Introduction
Target costing: a term that at first may sound like a new diet plan but is actually a savvy business strategy for keeping your company’s wallet fat while trimming costs. Imagine you’re at a carnival, trying to knock down cans with a bean bag to win a prize. Target costing is somewhat similar — you have your prize (profit goals) in sight, and you must knock down costs strategically without toppling over product quality.
What is Target Costing?
Target Costing is a pricing approach adopted by enterprises to determine the cost of a product based on what customers are willing to pay, rather than merely adding a standard profit margin to the cost of production. It’s like reverse-engineering a price tag, starting from the customer’s wallet back to the manufacturing process.
The Four Stages of Target Costing
Target Price Determination: First, grab your spyglass and delve into the market. Here, businesses engage in espionage (a.k.a. market research) to unearth what the competition is charging. This step determines the “buy me” price — what customers are willing to pay before they start considering a cheaper knockoff.
Target Cost Identification: This is where you pull out your calculator and crunch some numbers. Subtract your desired profit margin (a number that would make Sony blush) from your target price. The remainder is your budget for creating the product. Yes, it’s like telling Gordon Ramsay he’s got $10 to make a Michelin-star dish.
Actual Cost Forecasting: Don your wizard hat because it’s time to predict the future costs of producing your product. This spot involves estimating costs associated with materials, labor, and overhead. Forecasting wrong here could be as tragic as investing all your savings in beanie babies in the 90s.
Cost Gap Bridging: If your actual cost forecast throws a pie in your face and it’s higher than your target, it’s time for damage control. Get your designers and engineers on a treadmill to brainstorm ways to make your product without breaking the bank. If they can’t, it’s a sign that maybe this product is better off left as a blueprint.

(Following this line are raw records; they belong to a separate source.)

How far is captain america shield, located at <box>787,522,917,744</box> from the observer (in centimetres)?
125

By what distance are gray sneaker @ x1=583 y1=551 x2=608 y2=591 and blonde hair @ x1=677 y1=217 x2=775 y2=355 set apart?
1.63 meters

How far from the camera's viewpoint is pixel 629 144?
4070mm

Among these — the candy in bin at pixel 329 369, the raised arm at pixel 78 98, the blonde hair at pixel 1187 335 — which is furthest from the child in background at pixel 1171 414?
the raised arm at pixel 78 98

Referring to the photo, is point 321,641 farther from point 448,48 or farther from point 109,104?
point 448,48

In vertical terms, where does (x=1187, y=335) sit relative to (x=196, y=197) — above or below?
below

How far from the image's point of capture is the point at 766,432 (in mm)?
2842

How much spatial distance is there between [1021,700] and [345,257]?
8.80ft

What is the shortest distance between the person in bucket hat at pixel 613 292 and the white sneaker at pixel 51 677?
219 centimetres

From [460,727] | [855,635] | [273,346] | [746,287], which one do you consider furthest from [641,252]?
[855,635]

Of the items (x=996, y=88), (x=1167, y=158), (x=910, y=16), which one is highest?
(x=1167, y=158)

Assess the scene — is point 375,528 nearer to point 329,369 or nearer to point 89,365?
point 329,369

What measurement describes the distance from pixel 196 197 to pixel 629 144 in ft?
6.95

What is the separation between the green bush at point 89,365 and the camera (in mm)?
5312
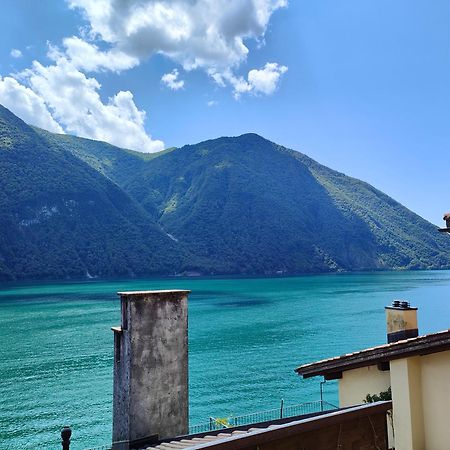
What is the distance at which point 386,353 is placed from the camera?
755cm

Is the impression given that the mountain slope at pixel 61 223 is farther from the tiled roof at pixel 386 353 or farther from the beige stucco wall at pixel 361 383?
the beige stucco wall at pixel 361 383

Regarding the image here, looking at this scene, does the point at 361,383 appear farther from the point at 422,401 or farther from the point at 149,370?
the point at 149,370

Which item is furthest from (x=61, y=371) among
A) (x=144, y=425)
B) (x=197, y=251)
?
(x=197, y=251)

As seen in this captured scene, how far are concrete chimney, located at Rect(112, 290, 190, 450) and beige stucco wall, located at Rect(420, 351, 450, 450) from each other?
4.07 m

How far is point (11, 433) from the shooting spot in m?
21.7

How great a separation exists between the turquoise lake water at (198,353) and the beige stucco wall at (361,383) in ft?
51.5

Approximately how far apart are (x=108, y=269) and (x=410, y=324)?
159328mm

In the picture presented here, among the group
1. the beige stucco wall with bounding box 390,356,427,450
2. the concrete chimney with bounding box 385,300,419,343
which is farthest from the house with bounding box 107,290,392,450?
the concrete chimney with bounding box 385,300,419,343

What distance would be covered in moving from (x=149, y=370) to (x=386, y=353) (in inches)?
162

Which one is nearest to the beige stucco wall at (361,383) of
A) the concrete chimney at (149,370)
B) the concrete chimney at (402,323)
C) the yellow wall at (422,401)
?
the yellow wall at (422,401)

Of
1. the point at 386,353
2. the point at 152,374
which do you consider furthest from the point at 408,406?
the point at 152,374

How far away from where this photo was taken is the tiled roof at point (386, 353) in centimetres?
668

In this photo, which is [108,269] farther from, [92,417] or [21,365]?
[92,417]

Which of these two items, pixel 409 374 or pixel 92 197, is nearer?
pixel 409 374
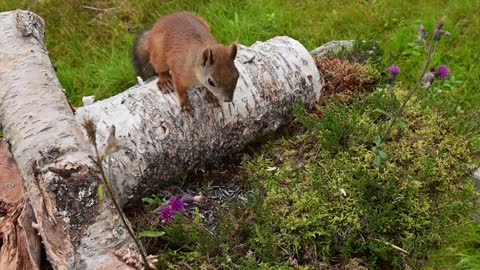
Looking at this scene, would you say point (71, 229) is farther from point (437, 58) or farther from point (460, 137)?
point (437, 58)

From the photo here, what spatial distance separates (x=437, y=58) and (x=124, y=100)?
2334 millimetres

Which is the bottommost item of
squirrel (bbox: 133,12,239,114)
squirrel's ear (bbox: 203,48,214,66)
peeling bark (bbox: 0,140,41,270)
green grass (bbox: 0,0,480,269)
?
green grass (bbox: 0,0,480,269)

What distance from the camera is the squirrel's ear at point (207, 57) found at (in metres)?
Result: 2.74

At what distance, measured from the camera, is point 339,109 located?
9.62ft

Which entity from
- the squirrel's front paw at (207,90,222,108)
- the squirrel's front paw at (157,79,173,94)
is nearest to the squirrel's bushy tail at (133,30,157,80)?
the squirrel's front paw at (157,79,173,94)

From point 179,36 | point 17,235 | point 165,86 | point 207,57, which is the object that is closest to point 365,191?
point 207,57

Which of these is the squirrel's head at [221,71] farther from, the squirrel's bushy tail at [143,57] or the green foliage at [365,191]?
the squirrel's bushy tail at [143,57]

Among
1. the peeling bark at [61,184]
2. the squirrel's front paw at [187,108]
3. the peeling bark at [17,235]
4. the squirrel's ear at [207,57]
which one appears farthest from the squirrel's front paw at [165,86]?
the peeling bark at [17,235]

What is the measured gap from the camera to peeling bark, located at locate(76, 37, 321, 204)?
8.68ft

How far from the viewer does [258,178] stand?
2.80 m

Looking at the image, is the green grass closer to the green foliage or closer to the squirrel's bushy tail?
the green foliage

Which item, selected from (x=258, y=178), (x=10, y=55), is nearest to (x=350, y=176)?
(x=258, y=178)

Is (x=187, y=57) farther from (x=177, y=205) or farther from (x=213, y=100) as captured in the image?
(x=177, y=205)

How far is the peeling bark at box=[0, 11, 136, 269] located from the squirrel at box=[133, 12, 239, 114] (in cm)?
62
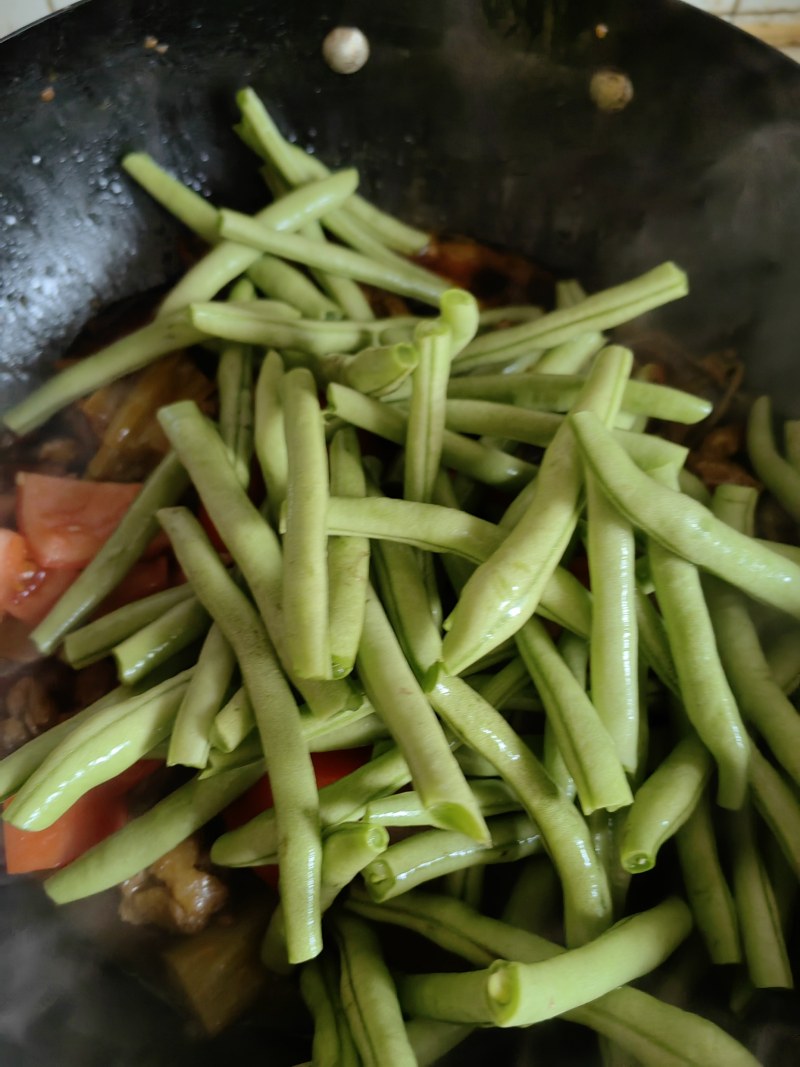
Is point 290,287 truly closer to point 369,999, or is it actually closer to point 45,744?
point 45,744

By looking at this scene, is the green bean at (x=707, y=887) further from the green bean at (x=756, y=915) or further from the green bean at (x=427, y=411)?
the green bean at (x=427, y=411)

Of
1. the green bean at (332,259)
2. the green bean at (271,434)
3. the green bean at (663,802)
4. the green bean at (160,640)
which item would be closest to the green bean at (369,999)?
the green bean at (663,802)

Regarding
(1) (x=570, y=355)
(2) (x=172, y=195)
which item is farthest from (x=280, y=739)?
(2) (x=172, y=195)

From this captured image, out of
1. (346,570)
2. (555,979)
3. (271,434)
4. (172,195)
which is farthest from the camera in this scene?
(172,195)

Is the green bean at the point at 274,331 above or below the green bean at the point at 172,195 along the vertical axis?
below

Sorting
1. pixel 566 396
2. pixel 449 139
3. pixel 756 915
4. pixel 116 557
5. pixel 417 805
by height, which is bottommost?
pixel 756 915

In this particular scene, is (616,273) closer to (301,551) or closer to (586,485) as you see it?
(586,485)

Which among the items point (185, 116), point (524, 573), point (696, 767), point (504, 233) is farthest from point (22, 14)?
point (696, 767)
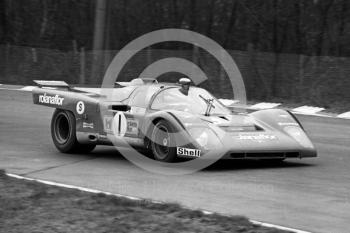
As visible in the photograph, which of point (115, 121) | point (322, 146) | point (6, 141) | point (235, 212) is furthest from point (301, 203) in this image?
point (6, 141)

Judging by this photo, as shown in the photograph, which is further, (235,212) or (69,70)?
(69,70)

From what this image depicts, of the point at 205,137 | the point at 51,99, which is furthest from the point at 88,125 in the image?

Comparing with Cost-Plus Pricing
Target costing flips traditional cost-plus pricing on its head. Instead of crafting a product, slapping on an arbitrary profit margin, and watching tumbleweeds roll by, target costing starts at the finish line (the price) and races backward to the start (the cost).
Related Terms
- Cost-Plus Pricing: Traditional pricing strategy where a fixed percentage is added onto the total cost of production.
- Market Research: The often undercover operation businesses conduct to collect data about market trends, consumer behavior, and competition.
- Profit Margin: A financial ratio that indicates the percentage of revenue that exceeds the costs of production — crucial for keeping businesses afloat.
Recommended Reading
For those who wish to dive deeper into the riveting world of cost management and strategic pricing, consider these enlightening tomes:
- Strategic Cost Management: The New Tool for Competitive Advantage by Shank and Govindarajan
- Target Costing and Value Engineering by Cooper and Slagmulder
Conclusion
Remember, target costing isn’t just a practice; it’s an art form and strategic weapon. It allows businesses to engineer their products not just with quality and efficiency in mind, but with a keen insight into the consumer’s universe. Step into the carnival of target costing, and you might just walk away with that oversized teddy bear of business success.